And it would be a good step forward of having V4QI/V2HI as not just a
container for initializations.

Thanks,
Andrea



>
> I've added the reduced testcase from the PR, as well as appended some
> similar tests to vec_init_5.c and vec-init-23.c.
>
> Regtested and bootstrapped on aarch64-linux-gnu.
>
>         PR target/125538
>
> gcc/ChangeLog:
>
>         * config/aarch64/aarch64-protos.h (aarch64_gen_vec_duplicate):
>         Declare new function.
>         * config/aarch64/aarch64.cc (aarch64_gen_vec_duplicate): Define
>         it.
>         (aarch64_expand_vector_init_fallback): Use
>         aarch64_gen_vec_duplicate () instead of gen_vec_duplicate ().
>
> gcc/testsuite/ChangeLog:
>
>         * gcc.target/aarch64/sve/vec_init_5.c: Add new 8/16-bit testcases.
>         * gcc.target/aarch64/vec-init-23.c: Likewise.
>         * gcc.target/aarch64/pr125538.c: New test.
> ---
>  gcc/config/aarch64/aarch64-protos.h           |  1 +
>  gcc/config/aarch64/aarch64.cc                 | 36 ++++++++--
>  gcc/testsuite/gcc.target/aarch64/pr125538.c   | 20 ++++++
>  .../gcc.target/aarch64/sve/vec_init_5.c       | 69 ++++++++++++++++++
>  .../gcc.target/aarch64/vec-init-23.c          | 71 ++++++++++++++++++-
>  5 files changed, 191 insertions(+), 6 deletions(-)

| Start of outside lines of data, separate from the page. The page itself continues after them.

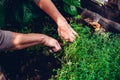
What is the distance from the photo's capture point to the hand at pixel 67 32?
3787 mm

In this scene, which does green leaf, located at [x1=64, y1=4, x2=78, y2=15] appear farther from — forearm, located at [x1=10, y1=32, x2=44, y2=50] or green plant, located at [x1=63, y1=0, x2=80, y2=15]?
forearm, located at [x1=10, y1=32, x2=44, y2=50]

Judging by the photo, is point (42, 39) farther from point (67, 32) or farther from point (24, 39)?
→ point (67, 32)

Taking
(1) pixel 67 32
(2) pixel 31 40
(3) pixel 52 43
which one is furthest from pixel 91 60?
(2) pixel 31 40

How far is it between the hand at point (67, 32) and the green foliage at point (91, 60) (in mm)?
68

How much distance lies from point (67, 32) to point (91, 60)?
1.41 feet

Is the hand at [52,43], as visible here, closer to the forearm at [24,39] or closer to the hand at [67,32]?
the forearm at [24,39]

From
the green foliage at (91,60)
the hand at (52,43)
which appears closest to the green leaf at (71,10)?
the green foliage at (91,60)

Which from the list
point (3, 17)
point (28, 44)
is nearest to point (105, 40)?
point (28, 44)

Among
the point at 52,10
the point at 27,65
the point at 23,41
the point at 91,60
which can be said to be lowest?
the point at 27,65

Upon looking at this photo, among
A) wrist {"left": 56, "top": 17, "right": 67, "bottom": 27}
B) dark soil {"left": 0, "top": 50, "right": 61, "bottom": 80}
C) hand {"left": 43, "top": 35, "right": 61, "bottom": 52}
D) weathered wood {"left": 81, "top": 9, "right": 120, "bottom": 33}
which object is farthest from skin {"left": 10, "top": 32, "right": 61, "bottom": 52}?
weathered wood {"left": 81, "top": 9, "right": 120, "bottom": 33}

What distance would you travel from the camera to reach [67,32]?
148 inches

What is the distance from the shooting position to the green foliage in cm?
357

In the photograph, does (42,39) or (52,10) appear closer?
(42,39)

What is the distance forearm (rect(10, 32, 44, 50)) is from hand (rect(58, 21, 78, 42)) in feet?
1.16
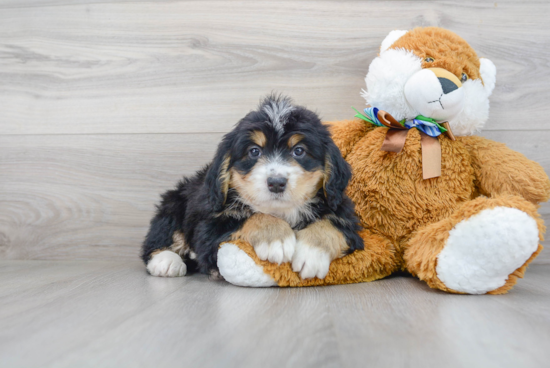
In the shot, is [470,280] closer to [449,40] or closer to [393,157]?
[393,157]

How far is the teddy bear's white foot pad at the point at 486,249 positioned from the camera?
146 centimetres

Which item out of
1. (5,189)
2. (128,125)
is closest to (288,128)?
(128,125)

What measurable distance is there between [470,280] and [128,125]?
6.39 ft

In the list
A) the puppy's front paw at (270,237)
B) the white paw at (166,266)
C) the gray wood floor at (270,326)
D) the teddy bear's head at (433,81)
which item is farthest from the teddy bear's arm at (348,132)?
the white paw at (166,266)

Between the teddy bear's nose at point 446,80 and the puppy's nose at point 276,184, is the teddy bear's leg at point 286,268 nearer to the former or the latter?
the puppy's nose at point 276,184

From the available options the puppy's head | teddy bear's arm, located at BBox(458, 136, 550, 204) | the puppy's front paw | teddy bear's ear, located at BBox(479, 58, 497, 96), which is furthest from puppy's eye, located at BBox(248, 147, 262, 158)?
teddy bear's ear, located at BBox(479, 58, 497, 96)

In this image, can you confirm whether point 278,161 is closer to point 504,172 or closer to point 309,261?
point 309,261

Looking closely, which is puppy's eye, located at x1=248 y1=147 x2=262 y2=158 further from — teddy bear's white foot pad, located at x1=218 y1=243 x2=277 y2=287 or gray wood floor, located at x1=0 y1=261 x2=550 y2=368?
gray wood floor, located at x1=0 y1=261 x2=550 y2=368

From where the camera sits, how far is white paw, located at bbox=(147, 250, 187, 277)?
2.03 metres

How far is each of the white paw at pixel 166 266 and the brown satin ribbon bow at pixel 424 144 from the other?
1061 millimetres

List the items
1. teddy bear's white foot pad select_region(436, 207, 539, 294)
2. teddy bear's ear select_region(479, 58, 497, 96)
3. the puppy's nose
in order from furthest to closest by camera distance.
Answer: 1. teddy bear's ear select_region(479, 58, 497, 96)
2. the puppy's nose
3. teddy bear's white foot pad select_region(436, 207, 539, 294)

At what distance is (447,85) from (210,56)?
1.33 m

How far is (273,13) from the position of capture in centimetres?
246

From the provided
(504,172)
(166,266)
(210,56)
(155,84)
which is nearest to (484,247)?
(504,172)
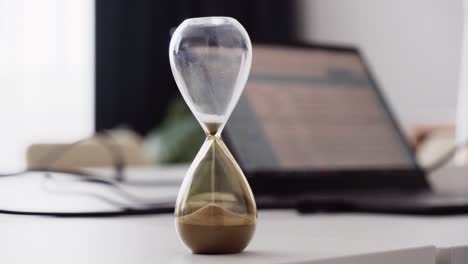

>  create mode 100644 gcc/testsuite/gcc.target/aarch64/pr125538.c
>
> diff --git a/gcc/config/aarch64/aarch64-protos.h b/gcc/config/aarch64/aarch64-protos.h
> index 513b556398f..3e679f6d36a 100644
> --- a/gcc/config/aarch64/aarch64-protos.h
> +++ b/gcc/config/aarch64/aarch64-protos.h
> @@ -1014,6 +1014,7 @@ rtx aarch64_mask_from_zextract_ops (rtx, rtx);
>  rtx aarch64_return_addr_rtx (void);
>  rtx aarch64_return_addr (int, rtx);
>  rtx aarch64_simd_gen_const_vector_dup (machine_mode, HOST_WIDE_INT);
> +rtx aarch64_gen_vec_duplicate (machine_mode, rtx);
>  rtx aarch64_gen_shareable_zero (machine_mode);
>  bool aarch64_split_simd_shift_p (rtx_insn *);
>  bool aarch64_simd_mem_operand_p (rtx);
> diff --git a/gcc/config/aarch64/aarch64.cc b/gcc/config/aarch64/aarch64.cc
> index 5a859e12b1a..4c7173c162a 100644
> --- a/gcc/config/aarch64/aarch64.cc
> +++ b/gcc/config/aarch64/aarch64.cc
> @@ -25039,6 +25039,30 @@ aarch64_gen_shareable_zero (machine_mode mode)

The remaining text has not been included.